Why you should ignore Stephen King's On Writing


Books that try to teach writing often run into trouble, because writing is not a one-size-fits-all occupation. What works for one writer might not work at all for another.

In a great number of articles and emails over the years I have praised Stephen King’s book On Writing for its usefulness, even to the point of calling it a modern classic. But as I’ve matured as a writer I have also discovered I disagree with a number of assertions King makes in it.

When I embarked on composing my first novel – the first one I completed, anyway – I took King’s word as gospel.

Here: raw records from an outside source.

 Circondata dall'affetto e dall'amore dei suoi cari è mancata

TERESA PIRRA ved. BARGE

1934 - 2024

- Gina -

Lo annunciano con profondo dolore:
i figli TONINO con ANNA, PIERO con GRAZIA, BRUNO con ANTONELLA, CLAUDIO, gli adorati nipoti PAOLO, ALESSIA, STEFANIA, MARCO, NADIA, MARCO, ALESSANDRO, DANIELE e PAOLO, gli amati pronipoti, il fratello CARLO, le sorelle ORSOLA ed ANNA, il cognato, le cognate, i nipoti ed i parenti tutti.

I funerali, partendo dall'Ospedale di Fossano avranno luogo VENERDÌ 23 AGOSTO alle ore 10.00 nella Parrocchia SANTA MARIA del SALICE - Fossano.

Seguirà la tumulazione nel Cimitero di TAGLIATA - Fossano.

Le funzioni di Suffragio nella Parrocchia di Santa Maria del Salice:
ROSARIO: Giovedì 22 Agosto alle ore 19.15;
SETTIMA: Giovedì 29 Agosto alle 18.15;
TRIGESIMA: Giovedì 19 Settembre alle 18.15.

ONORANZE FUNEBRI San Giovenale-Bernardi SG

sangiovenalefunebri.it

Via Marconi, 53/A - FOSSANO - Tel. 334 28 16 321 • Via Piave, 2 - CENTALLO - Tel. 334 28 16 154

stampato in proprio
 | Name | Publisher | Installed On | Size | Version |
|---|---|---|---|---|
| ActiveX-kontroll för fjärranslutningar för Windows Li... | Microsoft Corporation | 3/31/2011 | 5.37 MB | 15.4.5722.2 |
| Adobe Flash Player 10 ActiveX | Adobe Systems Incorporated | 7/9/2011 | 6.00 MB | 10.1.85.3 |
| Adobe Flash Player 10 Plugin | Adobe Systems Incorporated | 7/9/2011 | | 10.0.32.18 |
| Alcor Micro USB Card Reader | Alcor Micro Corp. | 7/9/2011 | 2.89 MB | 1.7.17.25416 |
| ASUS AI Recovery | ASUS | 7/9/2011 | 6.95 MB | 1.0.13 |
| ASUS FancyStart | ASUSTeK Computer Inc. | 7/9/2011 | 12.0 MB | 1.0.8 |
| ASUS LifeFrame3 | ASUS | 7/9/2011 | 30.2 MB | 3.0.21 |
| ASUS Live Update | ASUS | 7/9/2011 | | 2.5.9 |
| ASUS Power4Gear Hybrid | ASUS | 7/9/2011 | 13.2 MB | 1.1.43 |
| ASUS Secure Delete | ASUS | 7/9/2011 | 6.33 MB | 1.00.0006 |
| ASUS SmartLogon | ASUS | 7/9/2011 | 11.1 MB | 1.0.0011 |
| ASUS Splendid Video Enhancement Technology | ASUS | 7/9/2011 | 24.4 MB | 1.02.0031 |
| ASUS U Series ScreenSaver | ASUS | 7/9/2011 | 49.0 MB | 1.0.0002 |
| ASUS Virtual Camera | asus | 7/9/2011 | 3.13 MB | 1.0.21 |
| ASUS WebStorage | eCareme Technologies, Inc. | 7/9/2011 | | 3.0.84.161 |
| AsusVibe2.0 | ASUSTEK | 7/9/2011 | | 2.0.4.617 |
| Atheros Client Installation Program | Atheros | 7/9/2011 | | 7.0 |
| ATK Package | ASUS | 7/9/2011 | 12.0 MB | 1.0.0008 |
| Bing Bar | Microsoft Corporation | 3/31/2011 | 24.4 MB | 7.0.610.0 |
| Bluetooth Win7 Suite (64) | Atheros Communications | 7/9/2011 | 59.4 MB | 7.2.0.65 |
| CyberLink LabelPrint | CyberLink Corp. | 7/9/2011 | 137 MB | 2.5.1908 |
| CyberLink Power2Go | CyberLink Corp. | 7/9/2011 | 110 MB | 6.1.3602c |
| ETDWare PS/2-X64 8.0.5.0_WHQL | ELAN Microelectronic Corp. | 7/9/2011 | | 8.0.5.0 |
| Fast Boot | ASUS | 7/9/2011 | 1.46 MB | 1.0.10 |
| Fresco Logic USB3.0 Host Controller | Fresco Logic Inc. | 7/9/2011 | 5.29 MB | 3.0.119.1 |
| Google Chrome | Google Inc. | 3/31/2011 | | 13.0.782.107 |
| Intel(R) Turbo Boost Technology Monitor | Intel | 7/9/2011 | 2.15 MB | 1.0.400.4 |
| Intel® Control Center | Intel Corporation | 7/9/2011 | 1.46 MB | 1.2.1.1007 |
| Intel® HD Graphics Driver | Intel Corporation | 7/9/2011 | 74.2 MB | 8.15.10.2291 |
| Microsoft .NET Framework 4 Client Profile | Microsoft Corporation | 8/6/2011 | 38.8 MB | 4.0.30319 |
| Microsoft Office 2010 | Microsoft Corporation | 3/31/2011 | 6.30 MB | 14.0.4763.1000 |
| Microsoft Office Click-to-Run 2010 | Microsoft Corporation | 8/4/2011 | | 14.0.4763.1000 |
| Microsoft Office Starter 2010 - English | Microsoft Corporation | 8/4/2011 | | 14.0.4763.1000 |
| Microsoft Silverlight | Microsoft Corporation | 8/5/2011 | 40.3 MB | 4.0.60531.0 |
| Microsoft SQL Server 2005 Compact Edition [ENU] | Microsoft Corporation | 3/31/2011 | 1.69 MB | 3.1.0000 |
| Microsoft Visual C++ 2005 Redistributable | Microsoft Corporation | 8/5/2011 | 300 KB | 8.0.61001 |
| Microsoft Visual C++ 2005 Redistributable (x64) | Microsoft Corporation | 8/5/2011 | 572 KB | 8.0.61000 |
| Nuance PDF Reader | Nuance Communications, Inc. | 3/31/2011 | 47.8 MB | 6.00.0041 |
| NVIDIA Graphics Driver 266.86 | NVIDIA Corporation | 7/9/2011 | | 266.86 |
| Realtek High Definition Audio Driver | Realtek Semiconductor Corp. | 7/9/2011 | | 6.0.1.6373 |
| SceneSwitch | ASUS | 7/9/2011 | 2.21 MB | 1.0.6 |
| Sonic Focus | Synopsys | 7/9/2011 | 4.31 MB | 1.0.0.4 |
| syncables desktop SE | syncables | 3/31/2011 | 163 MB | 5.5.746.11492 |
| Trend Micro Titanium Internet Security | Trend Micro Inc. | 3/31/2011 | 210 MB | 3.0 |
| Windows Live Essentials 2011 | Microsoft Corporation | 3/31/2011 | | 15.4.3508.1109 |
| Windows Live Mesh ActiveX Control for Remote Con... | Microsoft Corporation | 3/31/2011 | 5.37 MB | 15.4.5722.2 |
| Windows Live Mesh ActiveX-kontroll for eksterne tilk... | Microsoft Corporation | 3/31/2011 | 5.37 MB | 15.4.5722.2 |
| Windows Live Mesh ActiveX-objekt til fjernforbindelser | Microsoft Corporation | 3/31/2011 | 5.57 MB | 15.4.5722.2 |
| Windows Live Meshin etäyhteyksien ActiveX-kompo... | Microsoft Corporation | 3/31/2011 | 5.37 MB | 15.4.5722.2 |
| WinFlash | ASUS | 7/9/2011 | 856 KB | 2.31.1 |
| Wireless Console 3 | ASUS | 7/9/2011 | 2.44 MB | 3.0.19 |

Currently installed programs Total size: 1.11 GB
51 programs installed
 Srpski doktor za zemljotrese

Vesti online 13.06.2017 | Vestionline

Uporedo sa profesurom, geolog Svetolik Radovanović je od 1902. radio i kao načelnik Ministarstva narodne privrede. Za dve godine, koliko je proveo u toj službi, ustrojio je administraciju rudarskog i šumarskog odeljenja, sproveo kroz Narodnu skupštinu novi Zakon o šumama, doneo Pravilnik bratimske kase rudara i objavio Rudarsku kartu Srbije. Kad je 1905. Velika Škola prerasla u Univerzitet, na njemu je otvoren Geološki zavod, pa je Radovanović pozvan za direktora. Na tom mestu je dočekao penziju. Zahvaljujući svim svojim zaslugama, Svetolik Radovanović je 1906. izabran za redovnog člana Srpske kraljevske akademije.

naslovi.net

It had to be 180,000 words, which he refers to as a “goodish length for a first novel”. (I would later learn this was an elephantine word count for an unestablished author.) I tried writing to music and gave up after about ten minutes (I have always preferred silence or white noise). I aimed for 2000 words per day and soon discovered this was pure fantasy on top of a full-time journalism gig.

There was one decree I held onto for much longer than the others before discovering it was bulldust (for me, anyway). King insists that a novelist should not take time off from a manuscript and try to come back to it later. The characters will “stale off”, he says, and the story will start to fade in the writer’s mind. I did find this was the case for a goodly part of my writing career, but I wonder now how much of that was due to the power of suggestion.

What made me become really sceptical about this precept was a story called ‘The Devils of Cain Island’, which will shortly be republished in a ‘best of’ anthology by Dark Moon Books. I had written about half of it when my mother-in-law, who was battling leukaemia, took a turn for the worse. I suddenly had neither the time nor the inclination to write. It would be another two months before I picked up my laptop.

And when I started to write again, the experience was lacklustre. I almost gave up on ‘The Devils of Cain Island’ more than once. But I loved the story’s premise and I wanted to salvage it. So I set my jaw, as they sometimes say in bad fiction, and began to hammer out the story.

When I came back to the completed article a few weeks later, I liked what I read. And the parts I had feared were the worst – the journal of the 18th century ship’s captain – were actually the best.

I began to wonder if that staling off – i.e. a slump in the writer’s enthusiasm for the project – was just down to mindset. I had done something not dissimilar with my novel Hollywood Hearts Ablaze a few years earlier, leaving it to cure for several months before picking it up and completing it. And I did it again more recently: I wrote 10,000 words of a novel, abandoned it for eight months, and then realised I had given it away because I didn’t like the way the storyline was progressing. So I picked it up again, cut out a glut of superfluous scenes, and then went on with it.

Part of the problem, I suspect, is artistic temperament. Many writers like to think what they do is transcendental, that ‘real art’ can’t be forced. But one thing a journalism career has taught me is that writing can be forced if necessary and that the results from writing in “cold blood” (as King calls it) are usually just as good as the fun, floaty kind that makes writing such a jazz most of the time.

One of the great triumphs of another book about how to write, The Elements of Style, is that it is prescriptive only in matters of practical usage. Its author, William Strunk Jr., didn’t try to pass off his own writing preferences and superstitions as facts. King’s book has other things going for it, not least entertainment and humour, but for brevity and timelessness, it’s hard to see anything ever besting The Elements of Style. Fledgling authors should put it in their electronic shopping carts along with On Writing.